From the rows below, extract every line that contains the word "shooting" and copy each of those lines in full. The match is case-sensitive.

Saved entries:
# # # # #
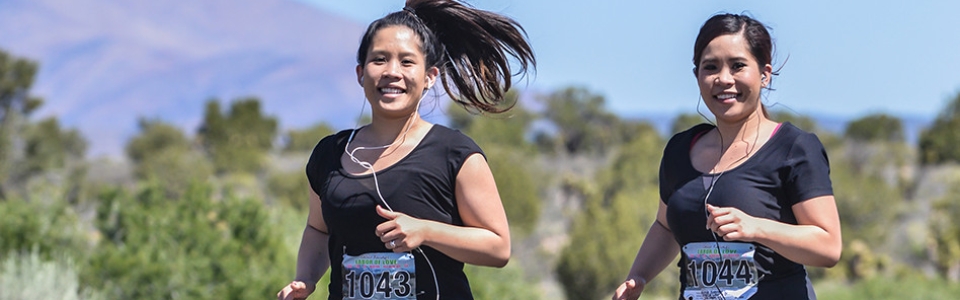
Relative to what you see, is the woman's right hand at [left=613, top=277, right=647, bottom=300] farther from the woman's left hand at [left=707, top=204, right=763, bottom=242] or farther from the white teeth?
the white teeth

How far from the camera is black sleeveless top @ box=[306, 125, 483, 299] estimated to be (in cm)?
310

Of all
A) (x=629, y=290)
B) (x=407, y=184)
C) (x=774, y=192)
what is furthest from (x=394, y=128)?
(x=774, y=192)

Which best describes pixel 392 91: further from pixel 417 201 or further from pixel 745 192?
pixel 745 192

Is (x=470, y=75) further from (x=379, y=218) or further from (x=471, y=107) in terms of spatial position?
(x=379, y=218)

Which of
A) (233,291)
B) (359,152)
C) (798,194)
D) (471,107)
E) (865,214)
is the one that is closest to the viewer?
(798,194)

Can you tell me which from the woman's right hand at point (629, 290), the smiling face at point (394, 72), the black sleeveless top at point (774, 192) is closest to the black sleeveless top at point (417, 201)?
the smiling face at point (394, 72)

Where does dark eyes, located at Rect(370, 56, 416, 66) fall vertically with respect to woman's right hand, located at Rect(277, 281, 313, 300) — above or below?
above

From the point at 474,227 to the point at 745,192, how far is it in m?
0.65

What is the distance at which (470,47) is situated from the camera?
345 centimetres

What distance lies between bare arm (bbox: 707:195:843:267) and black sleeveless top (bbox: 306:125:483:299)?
0.66 metres

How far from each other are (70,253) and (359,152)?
6.85 m

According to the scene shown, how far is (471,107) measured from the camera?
3.52 metres

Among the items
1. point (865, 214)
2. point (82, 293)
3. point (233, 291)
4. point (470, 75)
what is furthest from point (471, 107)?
point (865, 214)

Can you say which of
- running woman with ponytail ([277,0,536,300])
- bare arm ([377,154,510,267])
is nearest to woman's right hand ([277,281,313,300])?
running woman with ponytail ([277,0,536,300])
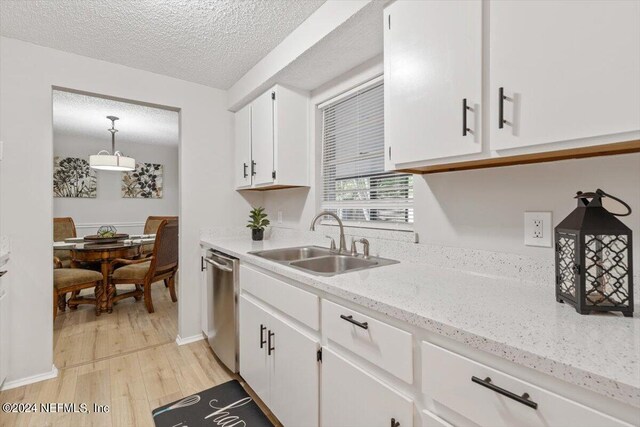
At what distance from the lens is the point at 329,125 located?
2.35 m

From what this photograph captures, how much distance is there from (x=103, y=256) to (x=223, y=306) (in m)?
1.96

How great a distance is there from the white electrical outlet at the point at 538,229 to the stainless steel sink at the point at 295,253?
112cm

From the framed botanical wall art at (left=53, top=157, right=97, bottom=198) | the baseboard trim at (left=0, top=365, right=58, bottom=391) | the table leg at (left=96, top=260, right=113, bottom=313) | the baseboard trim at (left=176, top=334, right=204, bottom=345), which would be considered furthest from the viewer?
the framed botanical wall art at (left=53, top=157, right=97, bottom=198)

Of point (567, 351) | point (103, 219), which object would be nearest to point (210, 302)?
point (567, 351)

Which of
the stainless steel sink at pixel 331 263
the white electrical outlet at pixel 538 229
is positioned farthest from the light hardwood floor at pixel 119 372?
the white electrical outlet at pixel 538 229

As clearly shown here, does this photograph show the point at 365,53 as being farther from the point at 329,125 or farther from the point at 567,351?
the point at 567,351

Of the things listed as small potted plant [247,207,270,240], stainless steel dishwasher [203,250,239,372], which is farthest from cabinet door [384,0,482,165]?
small potted plant [247,207,270,240]

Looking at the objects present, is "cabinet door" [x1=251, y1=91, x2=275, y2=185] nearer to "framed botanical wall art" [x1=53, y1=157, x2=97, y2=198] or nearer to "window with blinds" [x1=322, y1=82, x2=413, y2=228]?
"window with blinds" [x1=322, y1=82, x2=413, y2=228]

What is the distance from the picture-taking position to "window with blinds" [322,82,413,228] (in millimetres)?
1859

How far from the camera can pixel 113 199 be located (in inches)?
205

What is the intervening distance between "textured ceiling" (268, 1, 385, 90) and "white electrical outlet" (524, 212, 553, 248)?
1.10 m

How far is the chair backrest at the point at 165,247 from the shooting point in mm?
3268

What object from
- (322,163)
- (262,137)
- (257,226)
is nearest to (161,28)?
(262,137)

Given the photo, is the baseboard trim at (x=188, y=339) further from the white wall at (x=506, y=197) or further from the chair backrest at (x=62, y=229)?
the chair backrest at (x=62, y=229)
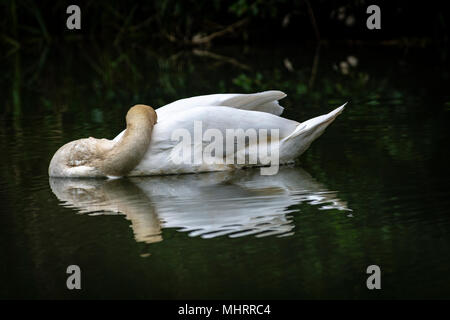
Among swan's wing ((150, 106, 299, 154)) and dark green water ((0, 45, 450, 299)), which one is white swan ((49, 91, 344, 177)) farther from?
dark green water ((0, 45, 450, 299))

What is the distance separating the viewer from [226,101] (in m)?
6.90

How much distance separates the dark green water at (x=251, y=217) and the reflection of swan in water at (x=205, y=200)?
14mm

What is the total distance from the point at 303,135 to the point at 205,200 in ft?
3.94

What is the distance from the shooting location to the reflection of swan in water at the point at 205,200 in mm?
5035

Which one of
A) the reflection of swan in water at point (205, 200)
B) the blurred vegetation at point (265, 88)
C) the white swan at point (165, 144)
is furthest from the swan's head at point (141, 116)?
the blurred vegetation at point (265, 88)

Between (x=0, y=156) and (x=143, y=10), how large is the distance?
14708 mm

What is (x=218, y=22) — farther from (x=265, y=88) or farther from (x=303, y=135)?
(x=303, y=135)

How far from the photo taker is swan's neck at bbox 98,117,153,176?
21.0ft

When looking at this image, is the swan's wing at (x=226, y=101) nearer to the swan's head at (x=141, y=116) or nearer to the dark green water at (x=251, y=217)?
the swan's head at (x=141, y=116)

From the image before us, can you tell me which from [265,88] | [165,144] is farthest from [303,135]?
[265,88]

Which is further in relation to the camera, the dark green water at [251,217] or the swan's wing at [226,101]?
the swan's wing at [226,101]

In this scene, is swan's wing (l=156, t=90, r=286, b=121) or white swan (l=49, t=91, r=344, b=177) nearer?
white swan (l=49, t=91, r=344, b=177)

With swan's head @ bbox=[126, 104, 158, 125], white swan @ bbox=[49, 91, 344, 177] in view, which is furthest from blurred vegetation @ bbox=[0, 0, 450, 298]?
swan's head @ bbox=[126, 104, 158, 125]

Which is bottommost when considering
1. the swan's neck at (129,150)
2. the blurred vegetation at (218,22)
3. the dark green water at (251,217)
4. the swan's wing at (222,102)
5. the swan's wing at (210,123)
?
the dark green water at (251,217)
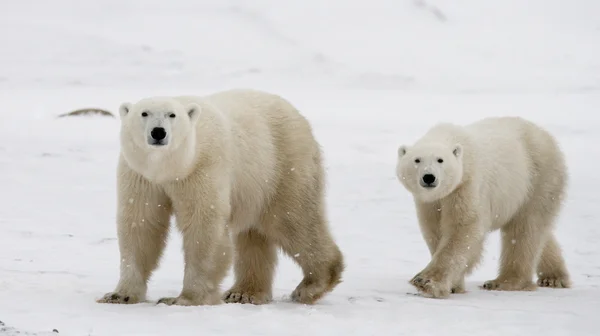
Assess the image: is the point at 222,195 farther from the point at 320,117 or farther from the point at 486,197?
the point at 320,117

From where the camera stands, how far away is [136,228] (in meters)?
5.07

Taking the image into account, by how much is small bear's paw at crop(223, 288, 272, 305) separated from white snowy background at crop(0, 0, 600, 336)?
0.29m

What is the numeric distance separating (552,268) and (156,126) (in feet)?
13.4

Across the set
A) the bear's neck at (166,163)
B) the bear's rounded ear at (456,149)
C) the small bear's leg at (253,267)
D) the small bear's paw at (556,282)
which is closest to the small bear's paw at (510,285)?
the small bear's paw at (556,282)

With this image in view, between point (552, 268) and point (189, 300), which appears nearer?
point (189, 300)

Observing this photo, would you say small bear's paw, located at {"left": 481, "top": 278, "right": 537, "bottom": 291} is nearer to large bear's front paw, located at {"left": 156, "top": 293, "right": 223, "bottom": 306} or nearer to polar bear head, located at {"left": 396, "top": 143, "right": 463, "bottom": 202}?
polar bear head, located at {"left": 396, "top": 143, "right": 463, "bottom": 202}

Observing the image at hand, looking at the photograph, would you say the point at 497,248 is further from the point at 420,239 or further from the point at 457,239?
the point at 457,239

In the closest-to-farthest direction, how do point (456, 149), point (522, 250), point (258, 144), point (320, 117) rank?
point (258, 144), point (456, 149), point (522, 250), point (320, 117)

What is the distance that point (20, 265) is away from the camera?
6.84 meters

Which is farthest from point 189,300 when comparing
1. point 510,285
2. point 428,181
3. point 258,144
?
point 510,285

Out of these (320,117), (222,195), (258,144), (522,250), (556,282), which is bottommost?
(556,282)

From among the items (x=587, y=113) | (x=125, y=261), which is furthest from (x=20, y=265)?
(x=587, y=113)

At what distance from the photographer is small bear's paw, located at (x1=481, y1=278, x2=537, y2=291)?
23.4ft

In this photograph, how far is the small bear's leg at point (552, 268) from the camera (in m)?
7.62
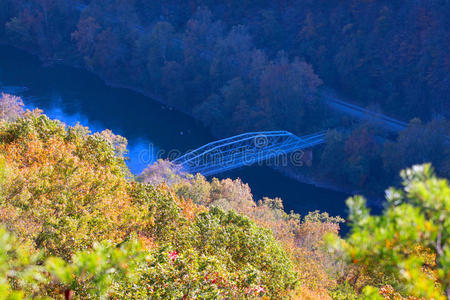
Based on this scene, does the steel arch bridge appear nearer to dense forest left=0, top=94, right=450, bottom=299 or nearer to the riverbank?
the riverbank

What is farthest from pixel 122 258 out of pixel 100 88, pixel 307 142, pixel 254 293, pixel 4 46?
pixel 4 46

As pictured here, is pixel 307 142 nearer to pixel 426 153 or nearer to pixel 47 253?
pixel 426 153

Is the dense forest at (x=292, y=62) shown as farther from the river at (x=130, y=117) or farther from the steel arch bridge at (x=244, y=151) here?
the river at (x=130, y=117)

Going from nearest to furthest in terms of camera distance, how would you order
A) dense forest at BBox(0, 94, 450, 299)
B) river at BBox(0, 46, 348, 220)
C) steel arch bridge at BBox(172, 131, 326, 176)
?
dense forest at BBox(0, 94, 450, 299) → steel arch bridge at BBox(172, 131, 326, 176) → river at BBox(0, 46, 348, 220)

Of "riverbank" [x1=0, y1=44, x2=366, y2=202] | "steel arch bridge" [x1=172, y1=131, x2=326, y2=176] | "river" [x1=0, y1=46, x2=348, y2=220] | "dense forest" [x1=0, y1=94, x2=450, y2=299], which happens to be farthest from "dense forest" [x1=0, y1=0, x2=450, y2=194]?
"dense forest" [x1=0, y1=94, x2=450, y2=299]

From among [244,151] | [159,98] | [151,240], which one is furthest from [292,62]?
[151,240]

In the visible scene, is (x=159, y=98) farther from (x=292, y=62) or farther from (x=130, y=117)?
(x=292, y=62)

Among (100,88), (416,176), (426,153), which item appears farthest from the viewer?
(100,88)
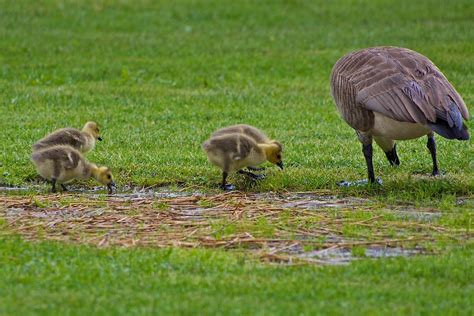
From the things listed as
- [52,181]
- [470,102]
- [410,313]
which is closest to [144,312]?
[410,313]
# # # # #
THE COMPLETED TASK:
How far is the chair backrest at the point at 165,247 from the shooting point in mm?
What is the distance from the shooting location to the reflection of swan in water at the point at 205,200 in mm?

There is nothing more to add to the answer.